Miriam Gottfried,

THE WALL STREET JOURNAL

La rémunération à base d'actions ne constitue pas une dépense réelle - ou du moins c'est ce que ce voudraient faire croire les sociétés technologiques aux investisseurs. Mais comme le montre Twitter (TWTR), cette jolie histoire vole en éclats dès lors qu'une entreprise doit réajuster sa rémunération pour prendre en compte la baisse de son cours de Bourse.

Le réseau social américain a offert de nouvelles unités d'actions assujetties à restrictions à des collaborateurs de tout rang dans le but d'éviter les défections. Cet apport a un effet dilutif sur les actionnaires existants qui ont déjà supporté une chute de 64% du titre l'an passé.

Twitter, par sa décision, devient un exemple éloquent du double impact auquel s'exposent les investisseurs lorsque l'élément le plus couramment utilisé pour rétribuer les effectifs dans la Silicon Valley voit sa valeur chuter. Dans ce cas, "une boucle potentiellement dangereuse peut émerger, dans laquelle plus d'actions doivent être émises pour compenser une baisse des anticipations de cours de Bourse des employés par rapport au marché", comme l'ont récemment noté des analystes de C. Bernstein.

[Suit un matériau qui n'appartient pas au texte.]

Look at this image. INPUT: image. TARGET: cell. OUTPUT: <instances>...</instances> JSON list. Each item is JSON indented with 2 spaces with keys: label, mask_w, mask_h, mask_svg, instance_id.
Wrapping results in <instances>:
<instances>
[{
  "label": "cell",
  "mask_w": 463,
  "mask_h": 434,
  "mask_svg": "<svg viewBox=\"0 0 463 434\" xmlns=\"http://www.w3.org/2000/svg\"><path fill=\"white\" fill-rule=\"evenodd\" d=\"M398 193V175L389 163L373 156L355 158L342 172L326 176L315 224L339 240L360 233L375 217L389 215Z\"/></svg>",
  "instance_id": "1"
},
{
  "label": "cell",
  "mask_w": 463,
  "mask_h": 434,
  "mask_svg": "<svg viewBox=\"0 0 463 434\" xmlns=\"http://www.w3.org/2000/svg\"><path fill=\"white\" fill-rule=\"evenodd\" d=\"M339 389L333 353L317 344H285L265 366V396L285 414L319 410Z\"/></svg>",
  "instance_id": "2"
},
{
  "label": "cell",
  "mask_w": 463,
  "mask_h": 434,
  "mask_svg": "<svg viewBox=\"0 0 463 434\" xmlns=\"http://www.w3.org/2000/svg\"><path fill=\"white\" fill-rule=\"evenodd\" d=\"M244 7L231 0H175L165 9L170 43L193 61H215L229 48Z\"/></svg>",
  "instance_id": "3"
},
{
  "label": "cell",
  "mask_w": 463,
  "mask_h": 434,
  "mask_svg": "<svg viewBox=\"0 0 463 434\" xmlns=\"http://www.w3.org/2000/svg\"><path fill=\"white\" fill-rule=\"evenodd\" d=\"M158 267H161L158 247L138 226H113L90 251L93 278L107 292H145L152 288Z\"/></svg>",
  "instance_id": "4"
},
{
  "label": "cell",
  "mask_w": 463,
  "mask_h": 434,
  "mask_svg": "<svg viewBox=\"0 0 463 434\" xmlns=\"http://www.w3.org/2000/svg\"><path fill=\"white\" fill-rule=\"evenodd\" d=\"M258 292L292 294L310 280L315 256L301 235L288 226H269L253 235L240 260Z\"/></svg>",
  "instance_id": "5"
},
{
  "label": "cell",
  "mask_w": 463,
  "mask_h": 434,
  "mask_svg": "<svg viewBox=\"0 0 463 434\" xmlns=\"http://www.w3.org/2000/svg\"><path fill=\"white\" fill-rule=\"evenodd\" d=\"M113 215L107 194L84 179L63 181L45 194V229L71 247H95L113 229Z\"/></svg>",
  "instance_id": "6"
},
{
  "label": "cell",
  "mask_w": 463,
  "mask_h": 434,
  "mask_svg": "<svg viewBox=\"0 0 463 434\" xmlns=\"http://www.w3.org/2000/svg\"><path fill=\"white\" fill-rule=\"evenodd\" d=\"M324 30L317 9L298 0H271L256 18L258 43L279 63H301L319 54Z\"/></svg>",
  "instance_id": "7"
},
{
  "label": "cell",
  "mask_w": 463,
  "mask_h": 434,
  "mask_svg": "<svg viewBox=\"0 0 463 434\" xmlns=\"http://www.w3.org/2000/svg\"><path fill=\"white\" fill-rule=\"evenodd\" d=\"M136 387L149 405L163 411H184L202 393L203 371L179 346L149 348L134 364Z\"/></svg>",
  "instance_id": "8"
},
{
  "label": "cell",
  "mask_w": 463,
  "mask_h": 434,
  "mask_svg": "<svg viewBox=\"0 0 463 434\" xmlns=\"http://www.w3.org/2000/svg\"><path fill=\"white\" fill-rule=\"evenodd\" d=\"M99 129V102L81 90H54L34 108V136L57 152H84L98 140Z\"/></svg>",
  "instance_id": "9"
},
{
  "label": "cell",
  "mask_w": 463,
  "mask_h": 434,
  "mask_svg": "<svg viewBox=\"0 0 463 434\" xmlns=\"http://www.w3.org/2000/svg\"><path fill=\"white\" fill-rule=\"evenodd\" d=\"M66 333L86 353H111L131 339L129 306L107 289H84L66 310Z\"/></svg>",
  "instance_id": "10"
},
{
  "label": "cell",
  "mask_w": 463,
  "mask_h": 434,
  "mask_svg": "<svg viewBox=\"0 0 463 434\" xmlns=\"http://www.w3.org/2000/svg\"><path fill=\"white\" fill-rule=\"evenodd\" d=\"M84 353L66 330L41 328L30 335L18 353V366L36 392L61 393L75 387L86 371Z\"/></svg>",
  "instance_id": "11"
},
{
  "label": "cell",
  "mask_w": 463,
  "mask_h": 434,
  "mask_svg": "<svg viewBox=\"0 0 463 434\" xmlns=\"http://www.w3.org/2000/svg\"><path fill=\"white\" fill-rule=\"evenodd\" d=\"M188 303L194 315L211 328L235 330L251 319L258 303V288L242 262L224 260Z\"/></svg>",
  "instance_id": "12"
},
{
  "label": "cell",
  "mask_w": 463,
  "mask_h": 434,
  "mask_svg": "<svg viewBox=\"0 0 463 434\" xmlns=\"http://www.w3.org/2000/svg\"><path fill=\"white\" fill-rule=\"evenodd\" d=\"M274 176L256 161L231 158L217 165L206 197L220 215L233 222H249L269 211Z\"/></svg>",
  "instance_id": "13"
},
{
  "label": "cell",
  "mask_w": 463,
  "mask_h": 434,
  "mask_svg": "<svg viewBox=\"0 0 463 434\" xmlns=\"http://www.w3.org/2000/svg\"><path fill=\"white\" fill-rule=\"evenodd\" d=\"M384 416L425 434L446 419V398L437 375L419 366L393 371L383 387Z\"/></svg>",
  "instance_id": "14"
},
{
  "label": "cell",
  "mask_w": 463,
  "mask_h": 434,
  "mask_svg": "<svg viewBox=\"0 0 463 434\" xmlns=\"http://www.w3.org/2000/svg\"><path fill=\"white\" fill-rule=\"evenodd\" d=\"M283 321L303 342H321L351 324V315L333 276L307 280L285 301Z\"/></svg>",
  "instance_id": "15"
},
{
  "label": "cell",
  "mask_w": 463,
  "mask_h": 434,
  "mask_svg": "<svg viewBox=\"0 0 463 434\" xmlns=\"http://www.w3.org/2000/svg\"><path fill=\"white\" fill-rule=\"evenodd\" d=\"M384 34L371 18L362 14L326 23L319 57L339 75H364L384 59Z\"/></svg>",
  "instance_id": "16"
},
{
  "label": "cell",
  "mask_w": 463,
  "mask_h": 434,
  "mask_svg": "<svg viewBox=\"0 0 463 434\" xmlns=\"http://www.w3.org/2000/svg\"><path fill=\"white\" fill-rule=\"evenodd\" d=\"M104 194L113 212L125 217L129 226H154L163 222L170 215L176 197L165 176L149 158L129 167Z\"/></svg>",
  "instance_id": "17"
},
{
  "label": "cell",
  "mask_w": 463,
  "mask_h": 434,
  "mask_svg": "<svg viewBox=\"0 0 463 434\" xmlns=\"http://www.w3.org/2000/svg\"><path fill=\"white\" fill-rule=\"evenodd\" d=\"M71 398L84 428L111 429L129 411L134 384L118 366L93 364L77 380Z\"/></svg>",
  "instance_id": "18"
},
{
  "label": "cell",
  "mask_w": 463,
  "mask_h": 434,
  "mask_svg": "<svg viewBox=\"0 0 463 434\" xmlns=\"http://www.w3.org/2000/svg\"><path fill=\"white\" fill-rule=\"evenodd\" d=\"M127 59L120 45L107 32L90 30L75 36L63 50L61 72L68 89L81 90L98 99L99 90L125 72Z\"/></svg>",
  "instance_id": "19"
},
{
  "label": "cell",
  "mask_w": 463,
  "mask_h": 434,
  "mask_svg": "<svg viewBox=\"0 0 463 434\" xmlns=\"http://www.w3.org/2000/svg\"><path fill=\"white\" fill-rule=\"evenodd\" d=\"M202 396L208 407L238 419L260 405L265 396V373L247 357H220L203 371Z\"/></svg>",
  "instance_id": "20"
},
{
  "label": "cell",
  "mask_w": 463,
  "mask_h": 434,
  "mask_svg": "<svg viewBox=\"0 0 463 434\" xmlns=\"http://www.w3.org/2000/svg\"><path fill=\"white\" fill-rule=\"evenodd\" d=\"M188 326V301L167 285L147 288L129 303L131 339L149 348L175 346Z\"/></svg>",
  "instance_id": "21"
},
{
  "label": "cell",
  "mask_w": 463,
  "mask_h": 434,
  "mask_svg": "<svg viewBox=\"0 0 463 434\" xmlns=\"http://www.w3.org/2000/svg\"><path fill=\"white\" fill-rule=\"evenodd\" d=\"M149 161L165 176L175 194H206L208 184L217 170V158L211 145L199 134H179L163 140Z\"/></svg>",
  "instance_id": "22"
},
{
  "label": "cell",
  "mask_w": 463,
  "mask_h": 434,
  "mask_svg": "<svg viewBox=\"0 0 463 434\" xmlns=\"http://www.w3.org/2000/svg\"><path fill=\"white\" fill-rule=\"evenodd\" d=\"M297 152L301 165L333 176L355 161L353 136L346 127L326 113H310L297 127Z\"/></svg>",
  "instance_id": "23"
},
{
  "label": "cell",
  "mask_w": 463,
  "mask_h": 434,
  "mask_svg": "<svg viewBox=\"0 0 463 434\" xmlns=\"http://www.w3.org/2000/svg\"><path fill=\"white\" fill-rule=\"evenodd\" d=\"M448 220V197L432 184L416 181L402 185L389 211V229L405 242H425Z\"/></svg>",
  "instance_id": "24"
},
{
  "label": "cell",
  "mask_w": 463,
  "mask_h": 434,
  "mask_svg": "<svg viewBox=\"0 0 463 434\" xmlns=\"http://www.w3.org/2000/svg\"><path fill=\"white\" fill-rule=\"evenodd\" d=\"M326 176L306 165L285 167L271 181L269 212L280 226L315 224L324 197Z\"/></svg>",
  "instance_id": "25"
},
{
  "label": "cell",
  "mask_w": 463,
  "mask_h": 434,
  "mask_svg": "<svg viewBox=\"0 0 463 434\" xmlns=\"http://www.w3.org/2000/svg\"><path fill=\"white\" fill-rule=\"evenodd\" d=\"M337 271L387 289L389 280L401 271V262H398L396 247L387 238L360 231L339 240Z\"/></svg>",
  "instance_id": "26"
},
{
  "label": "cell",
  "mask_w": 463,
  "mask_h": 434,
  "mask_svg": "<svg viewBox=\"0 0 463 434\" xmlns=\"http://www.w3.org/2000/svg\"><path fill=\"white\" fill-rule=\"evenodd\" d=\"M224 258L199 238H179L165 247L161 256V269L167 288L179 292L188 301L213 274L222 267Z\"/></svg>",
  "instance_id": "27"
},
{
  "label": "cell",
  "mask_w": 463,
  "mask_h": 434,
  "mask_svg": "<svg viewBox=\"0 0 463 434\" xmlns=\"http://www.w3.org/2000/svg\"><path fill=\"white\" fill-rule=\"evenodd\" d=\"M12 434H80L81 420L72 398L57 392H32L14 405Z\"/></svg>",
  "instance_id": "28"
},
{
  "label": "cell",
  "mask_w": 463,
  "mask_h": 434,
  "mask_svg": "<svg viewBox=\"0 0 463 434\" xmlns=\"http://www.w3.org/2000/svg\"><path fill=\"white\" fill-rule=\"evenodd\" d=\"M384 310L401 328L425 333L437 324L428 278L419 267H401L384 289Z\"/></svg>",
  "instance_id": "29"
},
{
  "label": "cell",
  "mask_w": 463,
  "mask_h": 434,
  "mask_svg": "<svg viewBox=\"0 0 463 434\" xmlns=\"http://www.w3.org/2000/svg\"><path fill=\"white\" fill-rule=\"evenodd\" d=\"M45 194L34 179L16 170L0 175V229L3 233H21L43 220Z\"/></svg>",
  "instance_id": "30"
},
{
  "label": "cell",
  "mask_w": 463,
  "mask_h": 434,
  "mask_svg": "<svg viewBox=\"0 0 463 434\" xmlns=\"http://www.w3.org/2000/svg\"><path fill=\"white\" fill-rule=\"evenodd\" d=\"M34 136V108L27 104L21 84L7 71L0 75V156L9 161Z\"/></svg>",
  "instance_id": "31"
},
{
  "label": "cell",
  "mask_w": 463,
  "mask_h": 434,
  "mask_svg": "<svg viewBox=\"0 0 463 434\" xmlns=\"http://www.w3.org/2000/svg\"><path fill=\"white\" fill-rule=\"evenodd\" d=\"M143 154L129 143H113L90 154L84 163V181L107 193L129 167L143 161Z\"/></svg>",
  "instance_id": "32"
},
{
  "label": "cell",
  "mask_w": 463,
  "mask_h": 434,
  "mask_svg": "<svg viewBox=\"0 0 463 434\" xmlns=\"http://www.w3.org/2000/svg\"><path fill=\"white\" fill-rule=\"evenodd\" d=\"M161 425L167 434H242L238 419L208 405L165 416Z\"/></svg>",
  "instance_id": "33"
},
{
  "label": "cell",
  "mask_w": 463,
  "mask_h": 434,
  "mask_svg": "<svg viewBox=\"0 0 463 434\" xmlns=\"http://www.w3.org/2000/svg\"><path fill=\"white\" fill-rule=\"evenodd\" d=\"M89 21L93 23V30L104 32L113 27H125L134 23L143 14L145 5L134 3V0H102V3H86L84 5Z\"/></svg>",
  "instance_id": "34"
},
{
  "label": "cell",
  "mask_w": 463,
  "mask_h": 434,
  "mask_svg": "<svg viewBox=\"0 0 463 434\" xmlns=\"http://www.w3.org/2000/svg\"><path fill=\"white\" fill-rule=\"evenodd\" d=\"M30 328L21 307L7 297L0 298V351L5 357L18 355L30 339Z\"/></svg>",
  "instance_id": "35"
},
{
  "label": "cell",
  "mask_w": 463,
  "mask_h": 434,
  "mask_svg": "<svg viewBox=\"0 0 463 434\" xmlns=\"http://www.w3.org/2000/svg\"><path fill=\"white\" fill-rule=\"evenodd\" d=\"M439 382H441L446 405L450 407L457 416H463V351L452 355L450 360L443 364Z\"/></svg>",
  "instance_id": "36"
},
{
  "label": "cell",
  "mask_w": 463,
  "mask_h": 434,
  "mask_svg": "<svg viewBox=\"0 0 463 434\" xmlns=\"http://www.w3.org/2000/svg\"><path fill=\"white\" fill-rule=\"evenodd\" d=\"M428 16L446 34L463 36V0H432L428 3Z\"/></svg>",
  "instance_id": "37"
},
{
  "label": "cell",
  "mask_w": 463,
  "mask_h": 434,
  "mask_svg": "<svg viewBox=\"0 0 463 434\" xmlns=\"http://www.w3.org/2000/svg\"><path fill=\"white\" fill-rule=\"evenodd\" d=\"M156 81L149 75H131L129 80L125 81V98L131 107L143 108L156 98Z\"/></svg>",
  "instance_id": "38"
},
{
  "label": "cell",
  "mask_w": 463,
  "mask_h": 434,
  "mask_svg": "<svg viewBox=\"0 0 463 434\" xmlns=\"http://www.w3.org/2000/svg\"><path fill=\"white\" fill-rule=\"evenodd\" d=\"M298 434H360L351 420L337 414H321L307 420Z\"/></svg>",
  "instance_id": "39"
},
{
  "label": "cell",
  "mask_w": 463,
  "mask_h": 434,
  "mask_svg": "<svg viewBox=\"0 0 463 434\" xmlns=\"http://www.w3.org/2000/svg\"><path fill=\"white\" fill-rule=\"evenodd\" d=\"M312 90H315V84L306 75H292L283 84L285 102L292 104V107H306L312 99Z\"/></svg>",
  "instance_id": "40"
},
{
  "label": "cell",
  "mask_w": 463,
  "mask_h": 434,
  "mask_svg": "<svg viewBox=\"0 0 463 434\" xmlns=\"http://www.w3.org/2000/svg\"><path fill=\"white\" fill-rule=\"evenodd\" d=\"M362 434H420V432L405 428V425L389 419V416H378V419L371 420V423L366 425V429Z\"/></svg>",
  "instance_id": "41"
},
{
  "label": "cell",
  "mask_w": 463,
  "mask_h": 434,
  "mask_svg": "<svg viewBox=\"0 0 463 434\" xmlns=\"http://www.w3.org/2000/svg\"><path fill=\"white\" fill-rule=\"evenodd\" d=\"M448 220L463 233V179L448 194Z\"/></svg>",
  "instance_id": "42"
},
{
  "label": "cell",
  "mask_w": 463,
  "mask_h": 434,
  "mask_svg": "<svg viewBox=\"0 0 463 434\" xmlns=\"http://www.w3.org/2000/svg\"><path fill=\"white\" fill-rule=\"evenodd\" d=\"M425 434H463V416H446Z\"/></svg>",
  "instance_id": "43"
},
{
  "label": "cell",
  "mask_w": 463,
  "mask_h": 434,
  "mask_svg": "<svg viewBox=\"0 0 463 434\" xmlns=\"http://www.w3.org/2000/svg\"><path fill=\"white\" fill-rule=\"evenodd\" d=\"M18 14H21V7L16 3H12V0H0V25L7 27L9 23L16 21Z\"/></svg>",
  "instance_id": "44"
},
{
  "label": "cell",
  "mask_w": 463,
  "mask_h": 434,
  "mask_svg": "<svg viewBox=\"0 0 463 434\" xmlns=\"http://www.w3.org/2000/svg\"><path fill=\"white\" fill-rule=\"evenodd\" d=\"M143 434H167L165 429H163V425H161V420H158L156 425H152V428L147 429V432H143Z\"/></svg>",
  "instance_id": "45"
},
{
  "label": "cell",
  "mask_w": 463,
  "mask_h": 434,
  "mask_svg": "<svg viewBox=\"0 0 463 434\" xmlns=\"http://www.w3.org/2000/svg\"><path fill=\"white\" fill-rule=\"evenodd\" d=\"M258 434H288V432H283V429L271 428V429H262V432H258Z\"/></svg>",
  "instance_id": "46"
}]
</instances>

Et la situation de Twitter rappelle l'importance de considérer la rémunération en actions pour évaluer une entreprise - même quand la direction la retranche.

Avant ces dernières mesures, la rémunération en actions de Twitter était déjà inhabituellement élevée - 247% des résultats pro forma en 2015, contre 46% pour Facebook et 26% pour la maison mère de Google, Alphabet, selon Bernstein. Mais d'autres groupes technologiques ne sont pas sans risque.

L'influence de Wall Street

La tendance des investisseurs à ignorer la rémunération en actions pourrait certes être alimentée par les analystes de Wall Street qui fondent généralement leurs estimations sur ces résultats "ajustés". Peu d'analystes veulent être les premiers à réintégrer ce coût par crainte d'être exclus du consensus couramment cité, ou de se mettre à dos la direction d'une entreprise.

Pourtant, l'écart entre les résultats pro forma et ceux publiés aux normes GAAP se creuse. Aux normes GAAP, le bénéfice net de Facebook en 2015 ne représentait plus que 56,6% du résultat net pro forma, contre 62% en 2014. Pour les entreprises technologiques composant l'indice S&P 500, la différence entre les deux résultats a atteint globalement 19% en 2015, soit près du double de 2014.

Voilà peut-être pourquoi Warren Buffett s'est à nouveau senti obligé d'aborder cette question dans sa plus récente lettre annuelle aux actionnaires de Berkshire Hathaway.

Exclure la rémunération à base d'actions constitue "l'exemple le plus flagrant" des pratiques de "dirigeants qui demandent à leurs actionnaires d'ignorer certaines dépenses qui ne sont que trop réelles", a écrit Warren Buffett. "Si la rémunération n'est pas une dépense, alors de quoi s'agit-il? Et si les dépenses réelles et récurrentes n'entrent pas dans le calcul des résultats, à quoi d'autre peuvent-elles bien servir?"